What needs to be done: Restate the listing below line for line and word for word, without the pictures.

#### Information provided ####

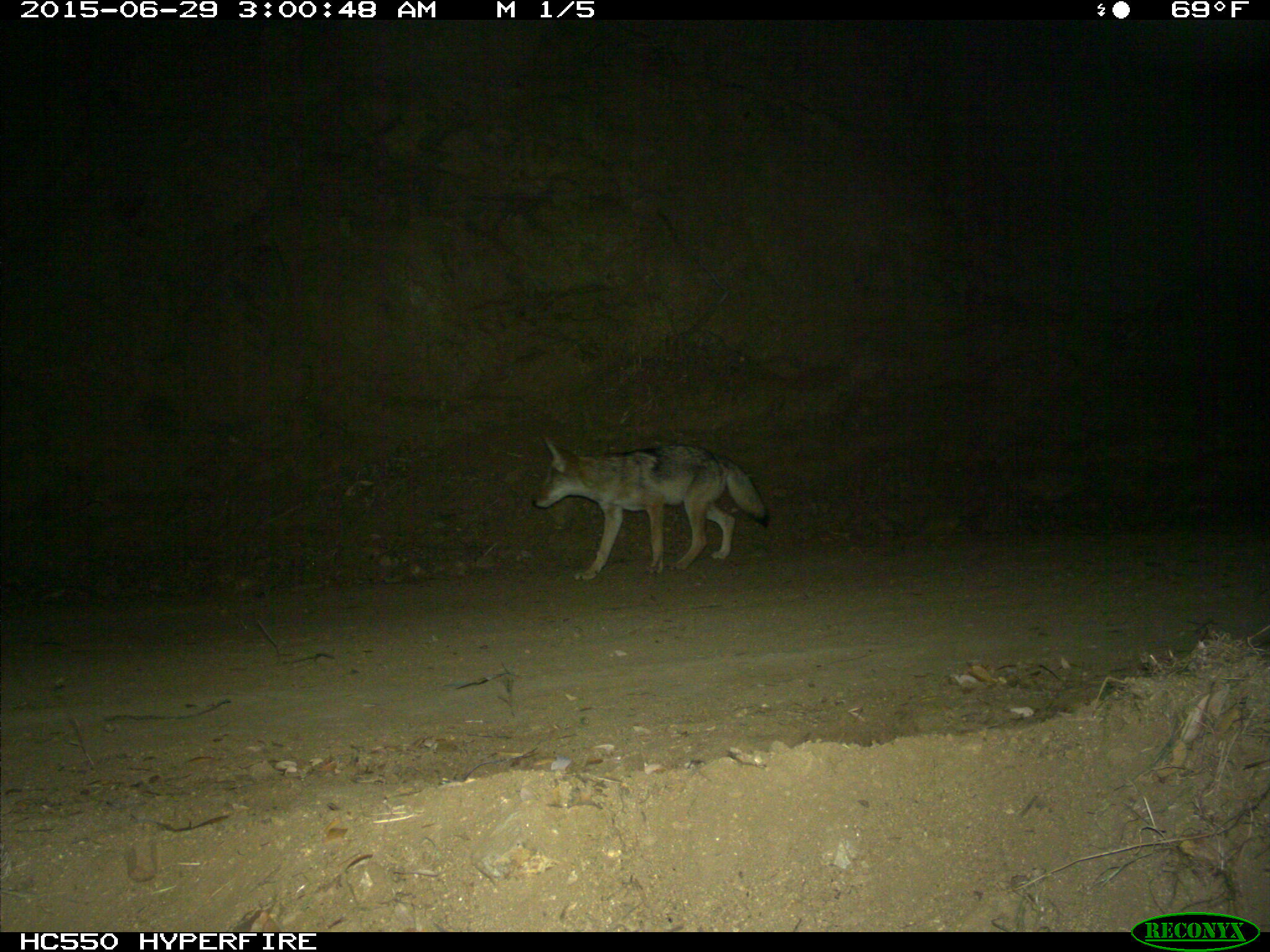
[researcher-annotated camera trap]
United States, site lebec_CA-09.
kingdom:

####

Completed task:
[researcher-annotated camera trap]
United States, site lebec_CA-09.
kingdom:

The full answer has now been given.